Chief economic advisor Krishnamurthy Subramanian said on Monday that the government is the converting Covid crisis into an opportunity to have labour-intensive economic growth, which is a shift from jobless growth seen in the past.
He added that reforms undertaken by the government would benefit the silent majority but the status-quoist minority is more vocal.
Addressing a Confederation of Indian Industry (CII) event, Subramanian said,"If you see agricultural changes, MSME definitional changes, production-linked intensive (PLI) scheme, labour reforms, all these together are an attempt to actually change the macro economic configuration of the economy towards those sectors which are more employment intensive, especially agriculture and manufacturing."
This is important because sustained growth can only happen through robust job creation in the economy, not through job-less growth.

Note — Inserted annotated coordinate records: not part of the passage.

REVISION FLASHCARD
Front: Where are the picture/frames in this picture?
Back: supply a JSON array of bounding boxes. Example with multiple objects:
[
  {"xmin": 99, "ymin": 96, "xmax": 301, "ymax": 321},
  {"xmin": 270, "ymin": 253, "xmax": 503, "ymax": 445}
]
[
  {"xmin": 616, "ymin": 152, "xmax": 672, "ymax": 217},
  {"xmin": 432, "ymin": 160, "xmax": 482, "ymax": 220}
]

"Jobless growth episodes actually peter out, while growth accompanied by job creation is what actually puts money in the hands of people, creates demand for product and services and thereby creates sustained growth," he emphasised.
Lot of economic growth has not been that labour-intensive in the last 50 years, he added.
"That is actually something we need to change for sustained growth to happen by creating demand. If you look at countries that have grown at five per cent at least for a decade, what stood out was there was increase in wages, there was increase in employment and thereby disposable income was created in the hands of people, and that is how they sustained growth," he said.
He said labour along with other reforms would increase formalisation of the economy that will enable growth as well as build resilience.
"We don't want Covid to create any permanent impact on the economy. By converting crisis into opportunity, we want to push the economy," he said.
Subramanian said the Covid crisis was different from earlier crises. While earlier crises reflected overheating of the economy and hence high current account deficits and inflation, the current crisis is about underheating of the economy and hence there is current account surplus. The economy may have this surplus in 2020-21 even if the remaining three quarters do not repeat the $19.8 billion excess amount in current balance in the first quarter.